If gas gets expensive enough it will make economic sense to retire functioning gas cars ahead of schedule and replace them with electric cars.


One response to “Car Life

  1. “It makes sense to discard a car when the cost to repair it exceeds its value. At that point you can discard it and purchase a similar used car for less than what it would cost to repair the one you have, or you can just buy a new car.”

    Exactly right. But to be clear, “it makes sense” is subjective and strongly influenced by cultural and codified norms. You cannot buy a used car with any assurance at all that you’re getting anything approximating the value of the car being considered for repair.

    My 18-year-old car has a blue book value of $1K under the _best_ circumstances. But there’s no practical way for me to go out and spend only $1K and know that I’m getting a car in the same condition.

    Another factor to this equation is the way car insurance works. One of the biggest reasons to _not_ sink money into car repairs is that none of that money is recoverable if someone crashes into you and severely damages the car.

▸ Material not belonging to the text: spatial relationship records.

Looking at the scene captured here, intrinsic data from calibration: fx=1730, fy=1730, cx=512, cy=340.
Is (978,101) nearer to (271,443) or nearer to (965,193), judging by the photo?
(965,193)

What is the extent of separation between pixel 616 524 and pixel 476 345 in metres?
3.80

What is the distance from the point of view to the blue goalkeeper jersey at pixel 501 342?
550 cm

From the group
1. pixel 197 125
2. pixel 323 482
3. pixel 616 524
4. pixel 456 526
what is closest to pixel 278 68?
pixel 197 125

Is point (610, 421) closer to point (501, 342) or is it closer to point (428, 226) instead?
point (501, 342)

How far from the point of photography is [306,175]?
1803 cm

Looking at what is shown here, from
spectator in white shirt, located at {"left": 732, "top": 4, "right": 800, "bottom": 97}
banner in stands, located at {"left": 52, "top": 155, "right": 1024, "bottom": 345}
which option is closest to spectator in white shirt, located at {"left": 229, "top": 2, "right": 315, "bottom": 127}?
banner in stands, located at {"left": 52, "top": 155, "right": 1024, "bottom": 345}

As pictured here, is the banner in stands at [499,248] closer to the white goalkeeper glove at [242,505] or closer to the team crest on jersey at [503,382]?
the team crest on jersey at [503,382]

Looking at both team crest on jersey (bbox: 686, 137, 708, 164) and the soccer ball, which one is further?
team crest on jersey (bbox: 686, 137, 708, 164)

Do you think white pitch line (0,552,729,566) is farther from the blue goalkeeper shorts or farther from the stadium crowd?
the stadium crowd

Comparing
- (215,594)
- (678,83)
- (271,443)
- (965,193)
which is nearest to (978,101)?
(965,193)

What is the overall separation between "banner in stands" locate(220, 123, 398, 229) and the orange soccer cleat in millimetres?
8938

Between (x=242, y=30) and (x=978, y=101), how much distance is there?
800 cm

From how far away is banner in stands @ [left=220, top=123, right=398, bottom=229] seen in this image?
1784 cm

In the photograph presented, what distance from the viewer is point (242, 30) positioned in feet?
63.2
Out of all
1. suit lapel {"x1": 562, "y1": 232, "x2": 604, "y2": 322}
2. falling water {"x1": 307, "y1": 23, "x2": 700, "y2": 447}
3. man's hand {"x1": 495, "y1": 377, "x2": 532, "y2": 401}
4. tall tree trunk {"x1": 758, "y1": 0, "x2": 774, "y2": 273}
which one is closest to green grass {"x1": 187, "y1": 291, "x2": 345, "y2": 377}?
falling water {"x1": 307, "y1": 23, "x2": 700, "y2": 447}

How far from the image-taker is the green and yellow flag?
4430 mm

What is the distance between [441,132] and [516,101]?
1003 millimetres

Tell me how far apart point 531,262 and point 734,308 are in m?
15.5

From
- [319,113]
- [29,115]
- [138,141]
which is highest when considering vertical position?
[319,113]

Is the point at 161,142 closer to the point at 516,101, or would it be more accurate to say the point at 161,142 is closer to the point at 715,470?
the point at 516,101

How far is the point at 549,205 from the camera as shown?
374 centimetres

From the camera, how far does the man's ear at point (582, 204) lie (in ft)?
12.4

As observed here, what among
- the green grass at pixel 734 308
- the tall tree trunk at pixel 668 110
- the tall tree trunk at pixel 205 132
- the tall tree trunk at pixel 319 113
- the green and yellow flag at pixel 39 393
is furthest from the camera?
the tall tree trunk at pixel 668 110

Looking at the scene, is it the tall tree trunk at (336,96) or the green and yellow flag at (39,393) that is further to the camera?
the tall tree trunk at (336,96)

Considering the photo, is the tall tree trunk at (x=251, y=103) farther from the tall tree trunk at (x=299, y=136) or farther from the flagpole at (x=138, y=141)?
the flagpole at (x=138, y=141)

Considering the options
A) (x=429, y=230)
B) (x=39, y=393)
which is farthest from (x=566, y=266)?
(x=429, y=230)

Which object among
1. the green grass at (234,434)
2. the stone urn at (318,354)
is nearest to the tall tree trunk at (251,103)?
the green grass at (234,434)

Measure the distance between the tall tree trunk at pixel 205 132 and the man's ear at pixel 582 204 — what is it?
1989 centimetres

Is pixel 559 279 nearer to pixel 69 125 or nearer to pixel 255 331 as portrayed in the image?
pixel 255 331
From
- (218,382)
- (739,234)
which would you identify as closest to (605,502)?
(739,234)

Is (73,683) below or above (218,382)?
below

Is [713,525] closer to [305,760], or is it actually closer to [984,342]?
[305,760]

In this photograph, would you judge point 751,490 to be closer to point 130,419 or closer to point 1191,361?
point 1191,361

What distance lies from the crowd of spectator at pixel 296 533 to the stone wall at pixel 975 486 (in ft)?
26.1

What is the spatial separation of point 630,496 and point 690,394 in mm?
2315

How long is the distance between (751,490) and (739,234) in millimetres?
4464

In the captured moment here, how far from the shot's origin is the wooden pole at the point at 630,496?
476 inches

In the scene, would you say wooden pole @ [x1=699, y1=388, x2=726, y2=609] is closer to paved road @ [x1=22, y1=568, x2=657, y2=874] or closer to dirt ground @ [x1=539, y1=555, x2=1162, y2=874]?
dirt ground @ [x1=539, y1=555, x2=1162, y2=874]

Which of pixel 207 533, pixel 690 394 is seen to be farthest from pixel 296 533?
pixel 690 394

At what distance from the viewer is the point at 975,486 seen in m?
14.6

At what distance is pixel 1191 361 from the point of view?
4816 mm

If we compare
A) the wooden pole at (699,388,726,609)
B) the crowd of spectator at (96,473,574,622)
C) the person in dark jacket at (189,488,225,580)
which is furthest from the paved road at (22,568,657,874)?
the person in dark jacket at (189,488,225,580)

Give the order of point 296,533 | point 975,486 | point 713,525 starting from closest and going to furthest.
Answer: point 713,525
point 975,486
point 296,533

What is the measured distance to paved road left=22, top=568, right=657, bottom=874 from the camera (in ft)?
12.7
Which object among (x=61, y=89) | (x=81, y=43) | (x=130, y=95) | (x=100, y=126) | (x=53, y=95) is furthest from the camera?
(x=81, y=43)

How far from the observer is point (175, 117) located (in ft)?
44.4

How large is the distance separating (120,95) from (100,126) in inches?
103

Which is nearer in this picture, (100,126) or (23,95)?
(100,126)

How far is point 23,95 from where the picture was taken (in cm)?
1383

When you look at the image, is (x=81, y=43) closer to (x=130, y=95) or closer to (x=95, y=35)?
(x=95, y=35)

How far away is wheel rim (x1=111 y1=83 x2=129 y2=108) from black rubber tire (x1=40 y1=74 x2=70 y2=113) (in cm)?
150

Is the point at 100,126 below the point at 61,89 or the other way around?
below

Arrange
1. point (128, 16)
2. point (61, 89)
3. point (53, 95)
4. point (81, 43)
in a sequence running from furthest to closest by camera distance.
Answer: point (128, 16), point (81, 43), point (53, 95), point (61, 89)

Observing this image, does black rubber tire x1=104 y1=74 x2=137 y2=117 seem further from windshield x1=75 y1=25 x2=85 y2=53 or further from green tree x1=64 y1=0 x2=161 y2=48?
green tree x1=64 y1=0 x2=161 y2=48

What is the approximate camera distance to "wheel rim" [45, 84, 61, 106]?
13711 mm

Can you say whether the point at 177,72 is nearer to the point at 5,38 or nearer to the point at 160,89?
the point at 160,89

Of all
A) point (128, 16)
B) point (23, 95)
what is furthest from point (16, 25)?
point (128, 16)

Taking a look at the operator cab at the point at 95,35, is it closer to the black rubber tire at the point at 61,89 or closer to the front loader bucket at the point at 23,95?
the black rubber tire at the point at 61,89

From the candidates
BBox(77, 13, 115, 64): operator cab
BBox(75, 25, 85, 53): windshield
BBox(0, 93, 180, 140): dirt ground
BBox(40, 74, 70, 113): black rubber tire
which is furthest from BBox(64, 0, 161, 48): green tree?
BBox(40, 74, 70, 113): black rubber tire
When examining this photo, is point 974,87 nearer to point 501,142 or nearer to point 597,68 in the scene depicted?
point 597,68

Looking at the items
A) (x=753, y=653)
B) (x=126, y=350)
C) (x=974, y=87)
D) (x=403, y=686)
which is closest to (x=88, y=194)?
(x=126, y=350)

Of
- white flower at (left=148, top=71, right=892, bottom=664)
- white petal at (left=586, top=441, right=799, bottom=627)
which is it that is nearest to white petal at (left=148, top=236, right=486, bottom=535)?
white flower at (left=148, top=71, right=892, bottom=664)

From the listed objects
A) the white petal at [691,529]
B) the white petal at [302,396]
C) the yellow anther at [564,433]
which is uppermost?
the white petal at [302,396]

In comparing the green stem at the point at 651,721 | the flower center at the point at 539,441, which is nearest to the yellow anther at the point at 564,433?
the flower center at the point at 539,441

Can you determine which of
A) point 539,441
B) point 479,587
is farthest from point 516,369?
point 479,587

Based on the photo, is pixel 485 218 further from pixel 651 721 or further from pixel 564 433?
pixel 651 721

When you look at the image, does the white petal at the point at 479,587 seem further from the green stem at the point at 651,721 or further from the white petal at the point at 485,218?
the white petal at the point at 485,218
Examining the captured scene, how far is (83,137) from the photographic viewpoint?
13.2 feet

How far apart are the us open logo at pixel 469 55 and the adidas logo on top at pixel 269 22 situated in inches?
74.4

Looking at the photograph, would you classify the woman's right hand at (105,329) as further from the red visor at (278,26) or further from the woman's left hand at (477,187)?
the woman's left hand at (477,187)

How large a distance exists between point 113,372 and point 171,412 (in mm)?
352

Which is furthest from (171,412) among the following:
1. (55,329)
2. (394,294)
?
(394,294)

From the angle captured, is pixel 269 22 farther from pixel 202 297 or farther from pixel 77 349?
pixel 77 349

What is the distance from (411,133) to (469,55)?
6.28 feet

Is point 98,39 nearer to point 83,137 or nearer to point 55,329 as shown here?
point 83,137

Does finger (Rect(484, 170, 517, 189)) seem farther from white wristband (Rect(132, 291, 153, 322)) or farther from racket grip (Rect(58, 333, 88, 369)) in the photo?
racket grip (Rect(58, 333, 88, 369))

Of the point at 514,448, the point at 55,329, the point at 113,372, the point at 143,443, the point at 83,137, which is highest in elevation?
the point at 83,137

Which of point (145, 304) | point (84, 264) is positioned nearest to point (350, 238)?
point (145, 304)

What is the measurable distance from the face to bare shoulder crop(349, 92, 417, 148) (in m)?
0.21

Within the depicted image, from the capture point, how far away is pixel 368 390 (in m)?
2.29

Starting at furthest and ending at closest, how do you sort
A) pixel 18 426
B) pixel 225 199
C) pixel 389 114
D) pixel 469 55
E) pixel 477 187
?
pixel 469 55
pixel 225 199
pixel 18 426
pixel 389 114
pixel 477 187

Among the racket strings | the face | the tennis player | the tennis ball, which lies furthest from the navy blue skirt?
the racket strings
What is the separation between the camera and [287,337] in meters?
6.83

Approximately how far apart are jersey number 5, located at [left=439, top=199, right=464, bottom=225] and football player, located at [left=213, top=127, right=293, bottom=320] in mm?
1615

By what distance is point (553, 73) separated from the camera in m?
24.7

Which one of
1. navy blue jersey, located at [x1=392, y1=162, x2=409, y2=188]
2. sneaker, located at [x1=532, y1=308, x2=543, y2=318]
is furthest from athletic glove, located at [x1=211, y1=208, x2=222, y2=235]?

When we spent the $8K or so to rebuild the transmission and bring some other needed repairs up-to-date (some neglected since the birth of our first child), we exposed ourselves to a huge financial risk. From a economic, risk-management point of view, it made no sense whatsoever to spend that much money on maintenance. And yet, for us, that was still very much the decision that “made sense”, even compared to the option of simply replacing our then-15-year-old car with another 15-year-old car.

    I honestly can’t think off the top of my head of a more equitable way to run the insurance rules, but as they stand now, they strongly discourage any sort of on-going maintenance for a car, especially to deal with acute problems on an aged car.

    Contrast all this with the aviation industry, even light planes (which are not regulated nearly as heavily as commercial transport aviation). All aircraft are required to undergo at a minimum an annual inspection, and depending on how the aircraft is used, an inspection every 100 hours of use. Among other things, the inspection requires the aircraft to meet specific standards set out by the manufacturer as part of the “airworthiness certificate”. Some of the standards allow for wear and tear while others are binary, but in all cases there is a strong assurance that after an annual inspection, there’s a reasonable upper bound on maintenance costs.

    As a result, aircraft don’t depreciate nearly as much as automobiles, and it’s WAY harder to spend so much money at one time on maintenance that it wouldn’t be recovered through insurance in the event of a total loss. (Of course, as with any mechanical thing, over time the maintenance costs add up…but IMHO that can be ignored, as simply being part of the operational expenses, not a capital investment in the machine itself).

    Frankly, a lot of the wastefulness in the US transportation industry, especially in terms of personal transportation, could be addressed through economic side-effects of more effective and strict regulation, both on vehicle maintenance and driver qualification (imagine how much more popular and important public transportation would be in this country if a person actually was required to meet a non-trivial standard of competence in order to receive a driver license).